Sketch the region enclosed by the given curves. Decide whether to integrate with respect to x or y. Then find the area of the region. 2y = 4√x and y = 5 and 2y+2x = 6.

I would integrate along dy, since the boundary changes at x=1

That makes the integral easy:

∫[2,5] (y^2/4 - (3-y)) dy

If we integrate along dx, then we need
∫[-2,1] 5-(3-x) dx + ∫[1,25/4] 5-2√x dx

To sketch the region enclosed by the given curves and find its area, we can follow these steps:

1. Sketch the curves:
- The equation 2y = 4√x represents a parabola opening to the right with its vertex at the origin (0,0).
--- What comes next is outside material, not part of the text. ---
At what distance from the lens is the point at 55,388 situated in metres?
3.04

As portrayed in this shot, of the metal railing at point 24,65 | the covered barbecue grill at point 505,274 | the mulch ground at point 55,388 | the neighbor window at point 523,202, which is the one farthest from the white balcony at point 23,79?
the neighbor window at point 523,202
To sketch the curve, you can plot some points by substituting different values of x and calculating the corresponding y values.
- The equation y = 5 represents a horizontal line at y = 5.
- The equation 2y + 2x = 6 can be rewritten as y = 3 - x. This represents a line with a slope of -1 and y-intercept of 3.

On a graph, you can plot these curves and label them accordingly.

2. Determine the intersection points:
To find the intersection points, we need to solve the equations simultaneously:
- Substituting y = 5 into the equation 2y = 4√x, we get 10 = 4√x. Simplifying, we get √x = 10/4 = 5/2. Squaring both sides, we have x = (5/2)² = 25/4.
- Substituting y = 5 into the equation y = 3 - x, we get 5 = 3 - x. Solving for x, we find x = -2.

So the intersection points are (-2, 5) and (25/4, 5).

3. Decide whether to integrate with respect to x or y:
To determine the correct integration bounds, we look at the x-values of the intersection points. The region is bounded between x = -2 and x = 25/4. Therefore, we will integrate with respect to x.

4. Set up the definite integral:
The area can be calculated as the integral of the top curve minus the bottom curve between the given bounds:
A = ∫[x=-2 to 25/4] (4√x - (3 - x)) dx.

5. Evaluate the integral:
By integrating the expression and evaluating it between the given bounds, we can find the area of the region.

Following these steps, you can sketch the region, find the intersection points, and then set up and evaluate the integral to determine the area of the enclosed region.